Tag Archives: design

How to attract attention of pedestrians?

How could we make passing pedestrians stop and look at something? One solution is to apply technology. For instance, tactile pavings or tactile ground surface indicators tell them when to cross roads.

Another solution is to apply design. While I stayed in Curitiba, Brazil, fire extinguishers always attract my attention successfully. This is because they are located inside red-yellow squares painted on the ground.

Interestingly, the same rule applies when fire extinguishers are above the ground.

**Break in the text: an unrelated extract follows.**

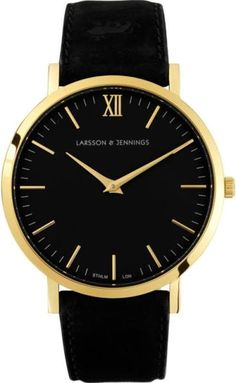 Larsson & Jennings Lader Black Calf Leather Watch - Gold - Watches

Red-yellow squares are painted on the ground when fire extinguishers are hung on the wall.

Design beats technology in Curitiba. 🙂

Labrecque, L. I., & Milne, G. R. (2012). Exciting red and competent blue: the importance of color in marketing. Journal of the Academy of Marketing Science40(5), 711-727.

From beverages to consumer electronics, marketers are using color in innovative ways. Despite this, little academic research has investigated the role that color plays in marketing. This paper examines how color affects consumer perceptions through a series of four studies. The authors provide a framework and empirical evidence that draws on research in aesthetics, color psychology, and associative learning to map hues onto brand personality dimensions (Study 1), as well as examine the roles of saturation and value for amplifying brand personality traits (Study 2). The authors also demonstrate how marketers can strategically use color to alter brand personality and purchase intent (Study 3), and how color influences the likability and familiarity of a brand (Study 4). The results underscore the importance of recognizing the impact of color in forming consumer brand perceptions.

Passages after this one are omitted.